■ **Instruções da tarefa**: Devolva a resenha de O Caçador de Gigantes na íntegra, palavra por palavra, sem nenhuma alteração.

=== Texto para análise ===

[Resenha] O Caçador de Gigantes - Daniel R. Salgado

 


Sinopse: Uma misteriosa fera ataca um reino do norte e seu governante pede ajuda a Nalissa, Princesa de Tanória, maior reino do ocidente, que por sua vez segue em uma viagem para ajudar um velho amigo de seu pai. Em meio a perigos ela conhece Kael, um guerreiro selvagem e bruto, mas talvez o único capaz de derrotar a fera, um homem conhecido como Caçador de gigantes. Juntos, eles se embrenham em uma trama perigosa, que vai além de um simples monstro atacando vilas, e que envolve reis, magos poderosos e deuses, acabando por trazer à tona antigas profecias e o destino de um continente. Nalissa, em sua jornada, acaba conhecendo um outro lado do guerreiro bárbaro, um homem de extrema honra e coragem, capaz de qualquer coisa para ajudar os que ele ama. O Caçador de Gigantes é o primeiro dos Contos de Árian, onde o autor transporta o leitor para um novo mundo mítico, habitado por deuses da antiguidade do nosso mundo, gregos, celtas, egípcios e vikings, com batalhas épicas, choques culturais de povos distintos, criaturas mitológicas, traições, ganância, aventura, romance e sobretudo, a transformação de um homem quando descobre que vai ser pai. Um mundo antigo e novo, como na época do auge dos antigos impérios.

=== Dados fornecidos ===

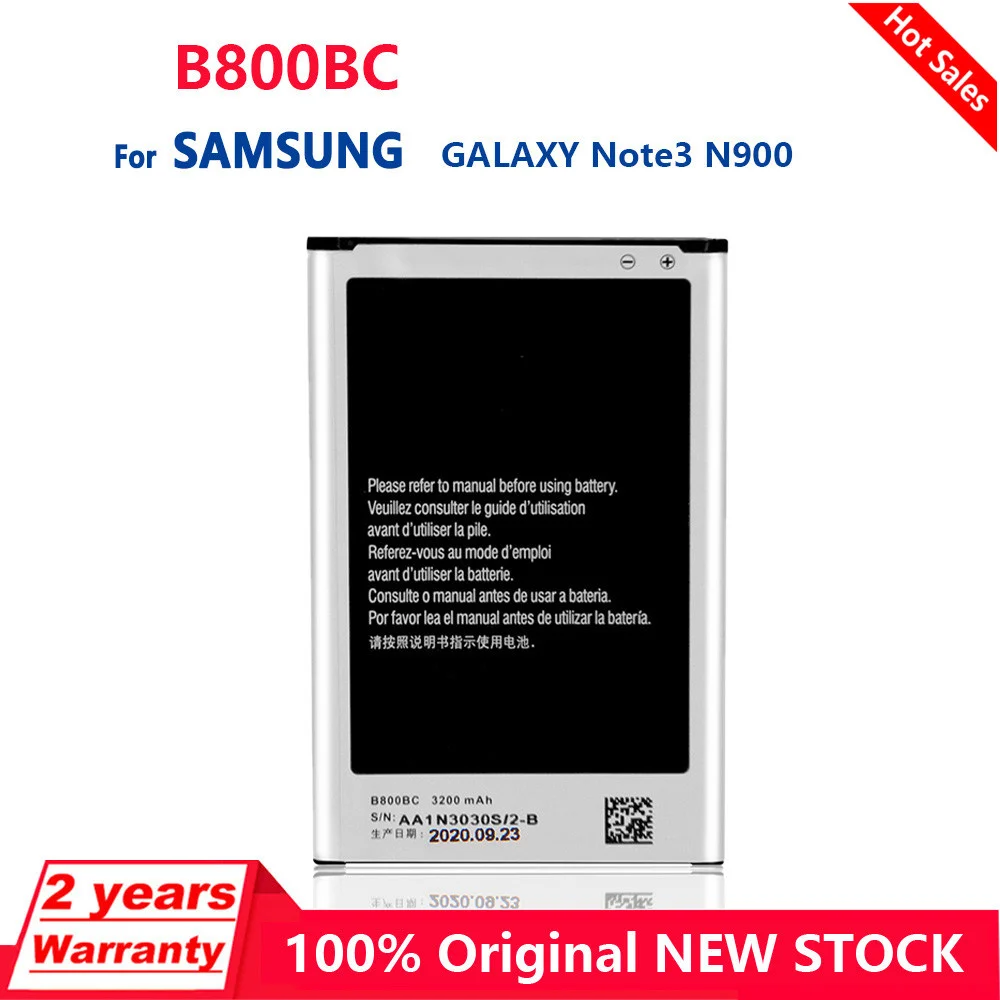 Genuine B800BC B800BU B800BE Battery 3200Mah For Samsung Galaxy Note 3 Note3 SM N900 N9002 N9005 N900A N900F N900M Batteries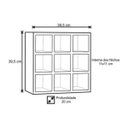 Ver imagem 3 de Kit 2 Suporte Porta Toalha Luiza 9 Nichos Toalheiro Multiuso:branco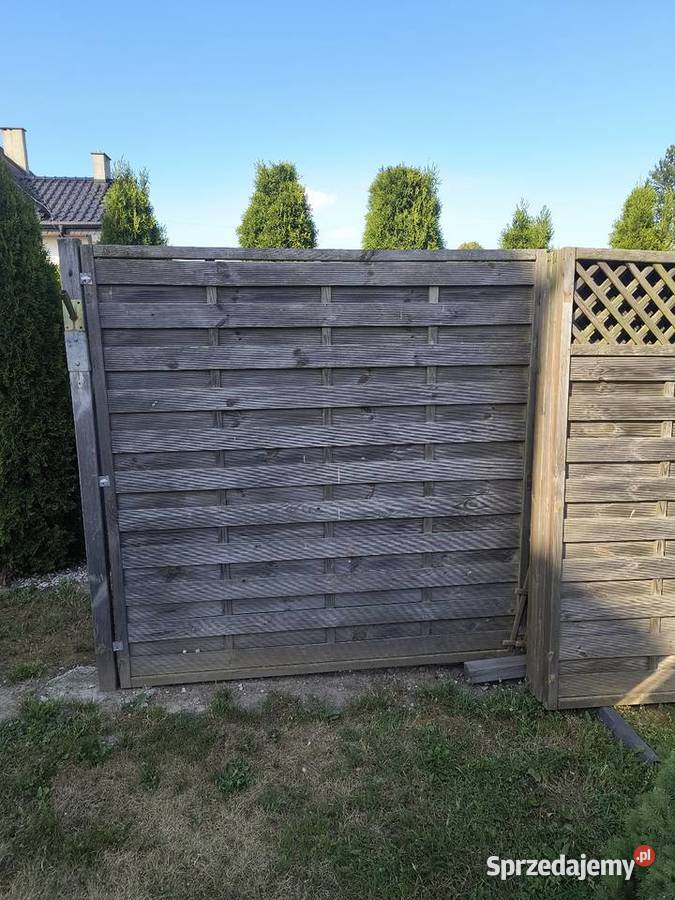 Płot drewniany pergola panel Sędzisław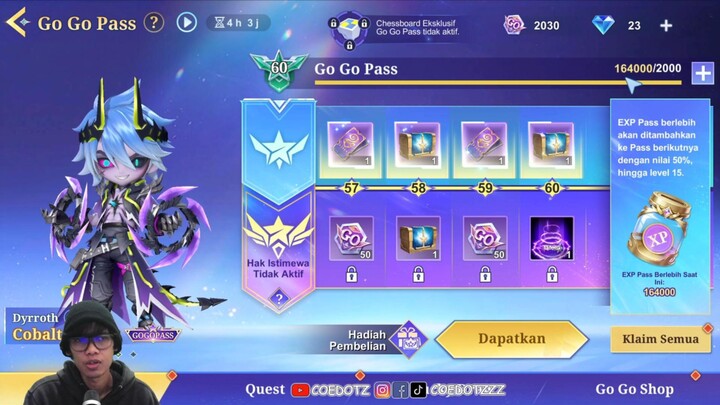 Banyak Hadiah Keren! Buka & Review Full GoGo Pass Juni 2026 Magic Chess Go:Go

===

■ **Resposta do exercício**:
[Resenha] O Caçador de Gigantes - Daniel R. Salgado

 


Sinopse: Uma misteriosa fera ataca um reino do norte e seu governante pede ajuda a Nalissa, Princesa de Tanória, maior reino do ocidente, que por sua vez segue em uma viagem para ajudar um velho amigo de seu pai. Em meio a perigos ela conhece Kael, um guerreiro selvagem e bruto, mas talvez o único capaz de derrotar a fera, um homem conhecido como Caçador de gigantes. Juntos, eles se embrenham em uma trama perigosa, que vai além de um simples monstro atacando vilas, e que envolve reis, magos poderosos e deuses, acabando por trazer à tona antigas profecias e o destino de um continente. Nalissa, em sua jornada, acaba conhecendo um outro lado do guerreiro bárbaro, um homem de extrema honra e coragem, capaz de qualquer coisa para ajudar os que ele ama. O Caçador de Gigantes é o primeiro dos Contos de Árian, onde o autor transporta o leitor para um novo mundo mítico, habitado por deuses da antiguidade do nosso mundo, gregos, celtas, egípcios e vikings, com batalhas épicas, choques culturais de povos distintos, criaturas mitológicas, traições, ganância, aventura, romance e sobretudo, a transformação de um homem quando descobre que vai ser pai. Um mundo antigo e novo, como na época do auge dos antigos impérios.